Railway station in Italy

Orte railway station (Stazione di Orte) serves the town and comune of Orte, in the region of Lazio, central Italy. Opened in 1865, it forms part of the Florence–Rome railway and the Ancona–Orte railway.

The station is currently managed by Rete Ferroviaria Italiana (RFI). However, the commercial area of the passenger building is managed by Centostazioni. Train services are operated by Trenitalia. Each of these companies is a subsidiary of Ferrovie dello Stato (FS), Italy's state-owned rail company.

==Location==
Orte railway station is situated in Piazza Giovanni XXIII in the locality of Orte Scalo, approximately two kilometres southeast of the town centre.

==History==
The station was opened on 1 April 1865, upon the inauguration of the Rome–Orte section of the Rome–Ancona railway. On 4 January 1866, the station ceased to be a terminus, when the line was extended further southeast, as far as Foligno.

Between 1928 and 1961, Orte was the junction for a branch line to Civitavecchia upon which some filming of Von Ryan's Express took place. From then until 1994, that line was operated only between Capranica and Orte. The line is currently disused, but in September 2010 a contract was let for its reconstruction.

==Features==
The single storey passenger building is made of brick with a colonnade facing the Piazza. It houses a bar, newsstand, ticket office, waiting room and toilets.

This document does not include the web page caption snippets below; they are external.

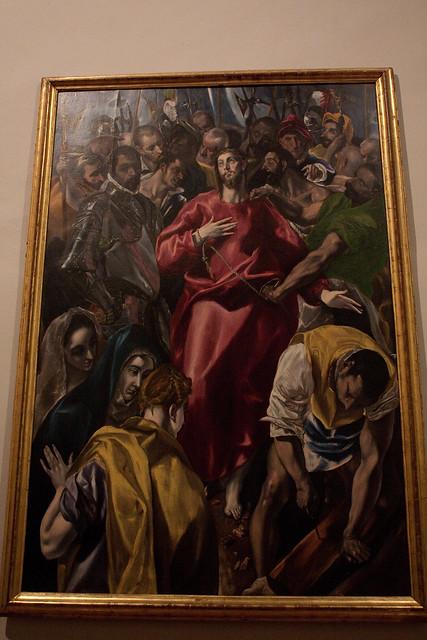 museo santa cruz el greco
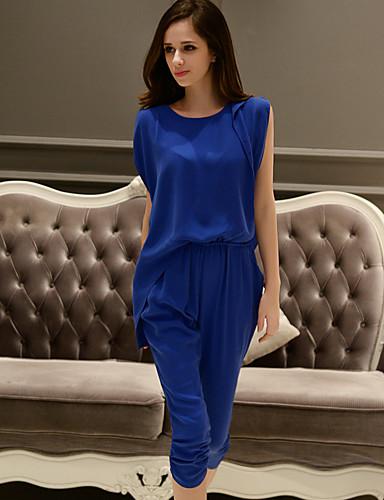 dabuwawa női kék színű jumpsuits, munka / alkalmi / nap kerek nyakú ujjatlan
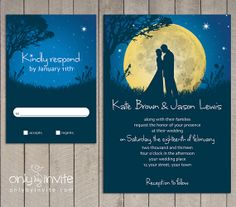 Romantic Moon Night Wedding Invitation Printable DIY   Summer Spring Wedding   Bride & Groom Kissing   Starry night invitation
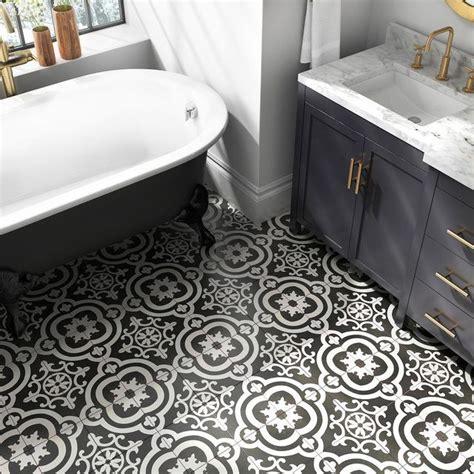 image result  della torre tile bathroom bathroom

The station features seven tracks for passenger service, including five through tracks and two terminating tracks. There is also a large goods yard used for the overnight storage of goods trains.

==Passenger and train movements==

===Passenger movements===
The station has about 3.0 million passenger movements each year.

===Long distance and regional services===
Some InterCity and Eurostar City trains passing through the station stop there. Frequent regional trains link Orte with nearby destinations, including Rome, Florence, Fiumicino Airport, Foligno, Terontola, Terni, Perugia and Viterbo.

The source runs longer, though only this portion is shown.